Un chantier prioritaire pour la soutenabilité budgétaire
Réunis à Brazzaville, responsables du ministère des Finances et dirigeants d’entreprises publiques ont posé, le 19 septembre, la première pierre d’un dispositif inédit de traçabilité financière destiné à éclairer de façon exhaustive le tableau des finances publiques de la République du Congo.
Cette rencontre inaugurale, présidée par le directeur de cabinet Paul Malié, marque le coup d’envoi d’une collecte systématique des bilans, plans d’affaires et calendriers de dettes des sociétés d’État, jusqu’ici absents des rapports budgétaires transmis aux partenaires techniques et aux citoyens.
Un déficit statistique enfin comblé
Depuis une dizaine d’années, le Congo-Brazzaville publie régulièrement les comptes de l’État central, des collectivités locales et des caisses de sécurité sociale. Il manquait cependant la vision consolidée des entreprises publiques, segment majeur pour juger des engagements hors budget.
En l’absence de ces chiffres, les autorités reconnaissaient « un angle mort critique », incapable d’estimer l’exposition du Trésor face aux dettes contractées par les sociétés parapubliques, parfois garanties implicitement par l’État, selon le constat dressé par Paul Malié devant les participants.
Atouts pour les entreprises publiques
Pour les dirigeants d’entreprises publiques, la nouvelle exigence n’est pas qu’un devoir réglementaire ; elle ouvre la voie à une évaluation objective de leurs performances, préalable à l’obtention de financements compétitifs et à la mise en place de plans de redressement ciblés.
« Lorsque nos états financiers seront à jour, nous pourrons dialoguer d’égal à égal avec les banques », confie un responsable d’une société minière, voyant dans ce reporting un pas décisif vers la modernisation de la gouvernance et la maîtrise des coûts d’exploitation.
Gouvernance et confiance retrouvées
La directrice générale du portefeuille public, Karine Emma Nguesso Mouandé, insiste sur la dimension éthique de la démarche : la transparence nourrit la confiance des citoyens, condition sine qua non pour attirer l’investissement et renforcer la crédibilité de la stratégie de développement portée par le gouvernement.
Les organismes internationaux, y compris les partenaires au développement, soulignent régulièrement ce lien entre publication d’informations et qualité de la gouvernance. Le Congo-Brazzaville s’inscrit ainsi dans un mouvement continental qui valorise la reddition des comptes comme levier de souveraineté.

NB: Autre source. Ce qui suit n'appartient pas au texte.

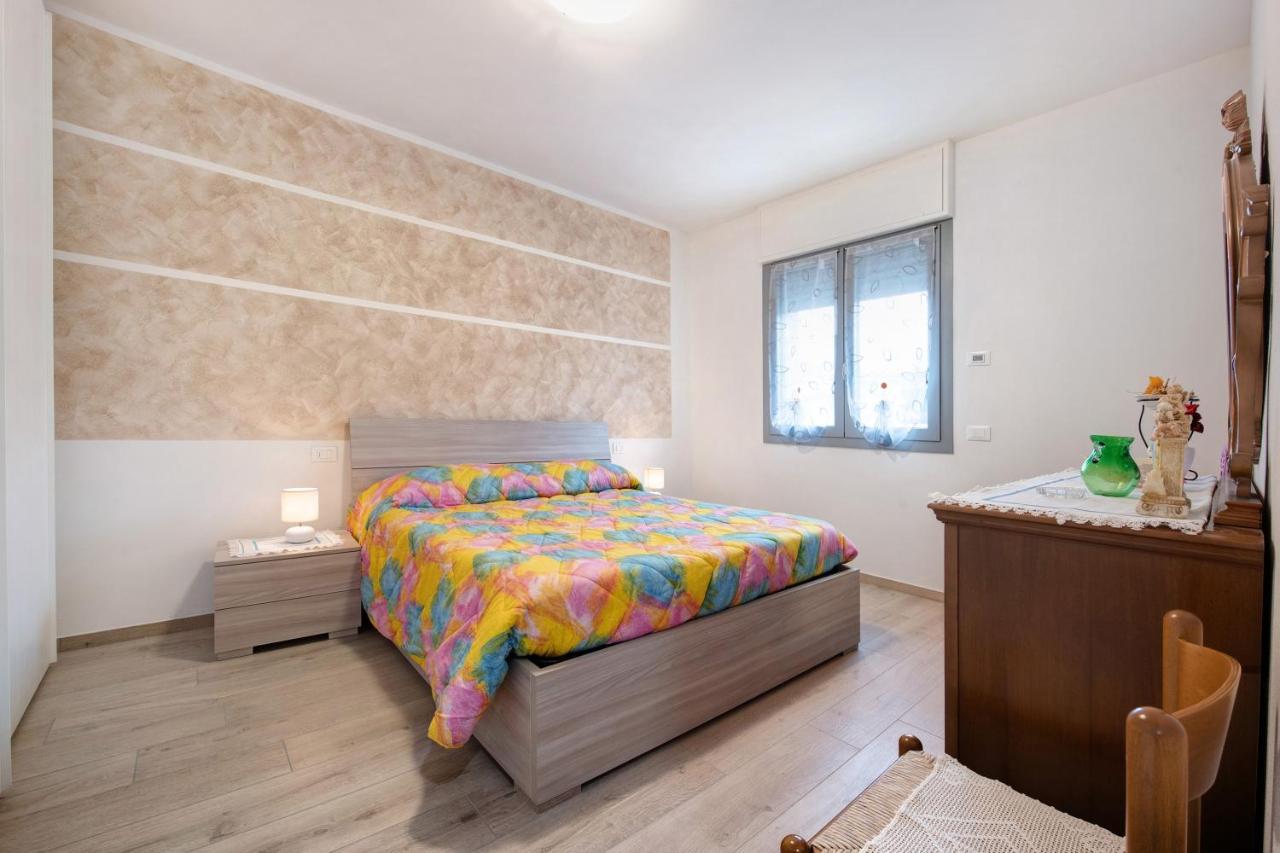 Casa Tovini Apartment ปิโซเญ ภายนอก รูปภาพ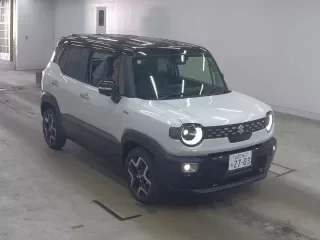 SUZUKI XBEE
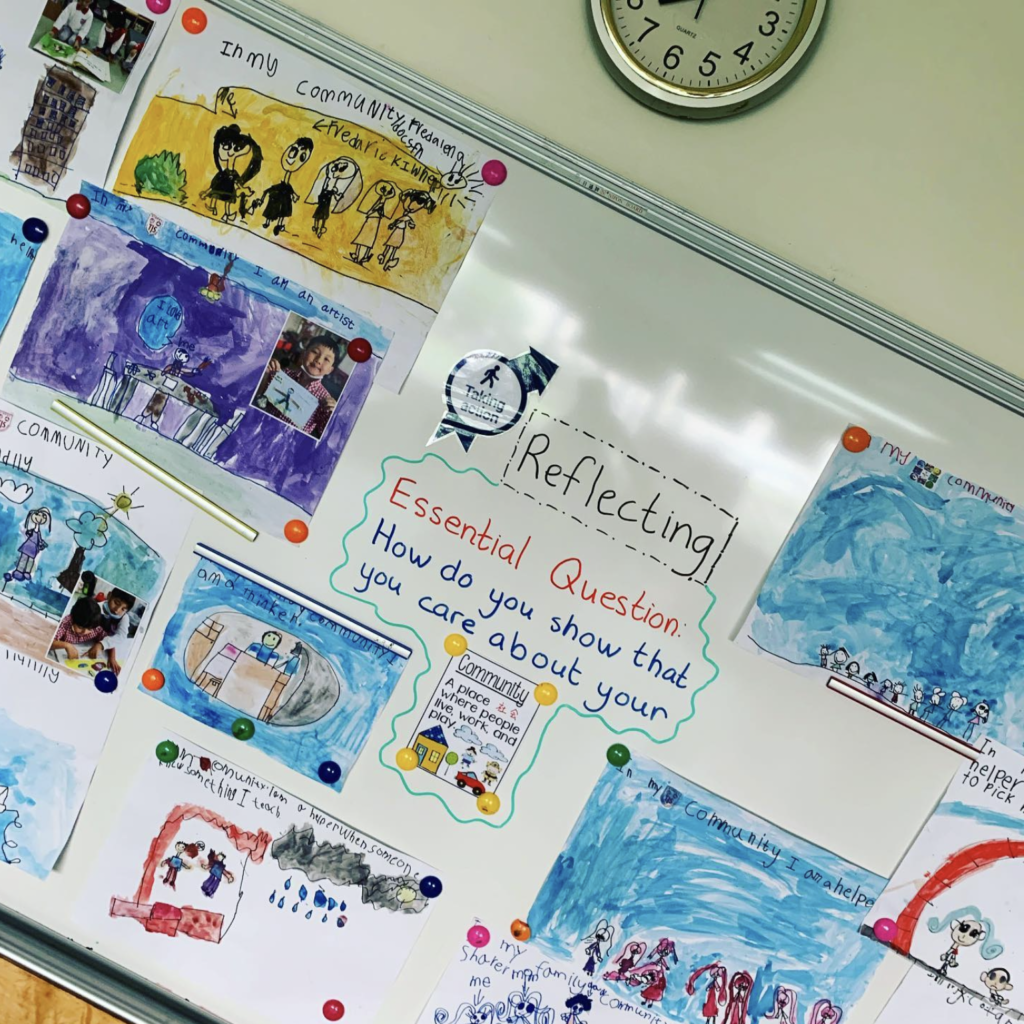 4 steps to Improve Academic Vocabulary for Elementary School Students ...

Une dynamique de réforme déjà enclenchée
L’atelier intervient quelques mois après l’adoption par le gouvernement d’un programme de réforme centré sur la transparence et la publication élargie de la dette publique. Dans cette feuille de route, DPP et CCA sont appelées à mutualiser leurs outils de suivi.
Concrètement, un formulaire standardisé, assorti d’un calendrier de transmission trimestriel, sera déployé dans chaque entreprise d’État. Ces informations seront centralisées au ministère des Finances avant d’être intégrées dans la plateforme statistique nationale.

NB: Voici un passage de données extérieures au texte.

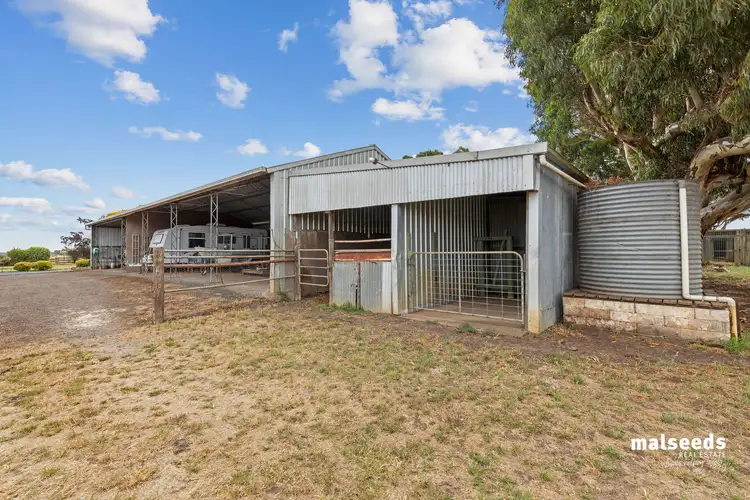 Sixth view of Homely rural property listing, 34311 Princes Highway, Suttontown SA 5291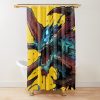 urshower curtain closedsquare1000x1000.1 14 - Subnautica UK Shop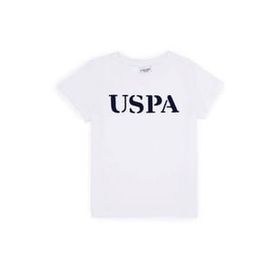 U.S. Polo Assn. VR013 Erkek Çocuk T-Shirt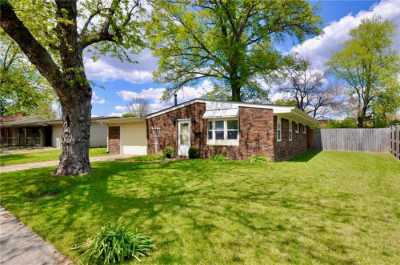 Home For Sale in Beech Grove, Indiana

Les prochaines étapes et défis opérationnels
Le succès du dispositif dépendra toutefois de la qualité des systèmes comptables internes, souvent hétérogènes d’une entité à l’autre. Un programme de renforcement des capacités, financé sur budget national, prévoit des sessions de formation et l’installation de logiciels harmonisés.
Autre défi, la culture du secret demeure tenace dans certains secteurs stratégiques, où la divulgation de données est parfois perçue comme une menace concurrentielle. Le ministère plaide pour un équilibre entre transparence et protection d’informations sensibles.

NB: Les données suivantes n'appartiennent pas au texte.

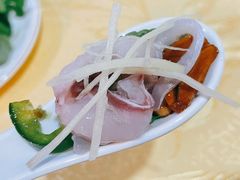 特色鱼生-华兴餐厅·招牌生鱼片(桃园路店)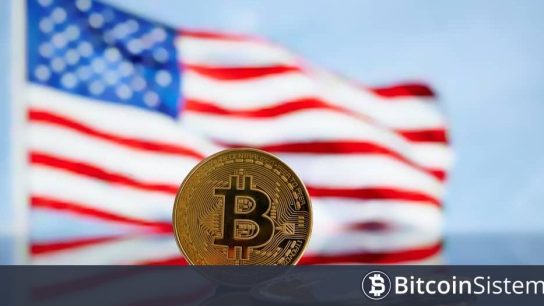 ABD Eyaletlerinde Bitcoin’e İlgi Artarak Devam Ediyor! Bir Eyalet Daha Bitcoin Yatırımlarına İzin Vermeye Hazırlanıyor!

Regard d’experts et de dirigeants
Pour l’économiste Jean-Michel Oko, la démarche constitue « une assurance-vie budgétaire », capable de signaler en amont toute dérive de trésorerie et de limiter les appels extraordinairement coûteux au soutien de l’État.
Du côté des partenaires techniques, la Banque mondiale rappelle que l’intégration des entreprises publiques dans le périmètre statistique est un des piliers des normes dites GFSM, gages d’une gestion des risques plus cohérente.
Les syndicats de travailleurs, eux, espèrent que la transparence permettra d’anticiper les tensions de trésorerie qui se traduisent souvent par des retards de salaires, sans remettre en cause la compétitivité des sociétés.
Un enjeu national de compétitivité
En alignant ses pratiques sur les standards internationaux, le Congo-Brazzaville ambitionne d’améliorer son profil de crédit et de réduire le coût futur de ses emprunts souverains et parapublics. Une meilleure notation profiterait également au secteur privé national.
Le ministère des Finances mise enfin sur cette base de données centralisée pour alimenter la réflexion sur la stratégie de diversification économique, priorité inscrite dans le Plan national de développement, afin de créer plus d’emplois et augmenter durablement les recettes non pétrolières.
Vers une culture de la performance
Au-delà de la publication de chiffres, la réforme cherche à instaurer une culture de la performance, fondée sur des indicateurs clairs de rentabilité, de productivité et d’impact social. Chaque dirigeant sera évalué sur la réalisation d’objectifs trimestriels précis et publics.
Selon la DGPP, les premiers rapports attendus début 2024 permettront de dresser un tableau comparatif sectoriel, base d’une politique de réinvestissement mieux ciblée et d’un appui sélectif aux entreprises présentant un potentiel stratégique ou un rôle social déterminant pour l’État.
Perspectives régionales
En promouvant cette transparence, Brazzaville souhaite également servir de référence au sein de la CEMAC, où plusieurs États envisagent des initiatives similaires afin de fiabiliser leurs tableaux de bord et de soutenir la convergence voulue par la Banque des États.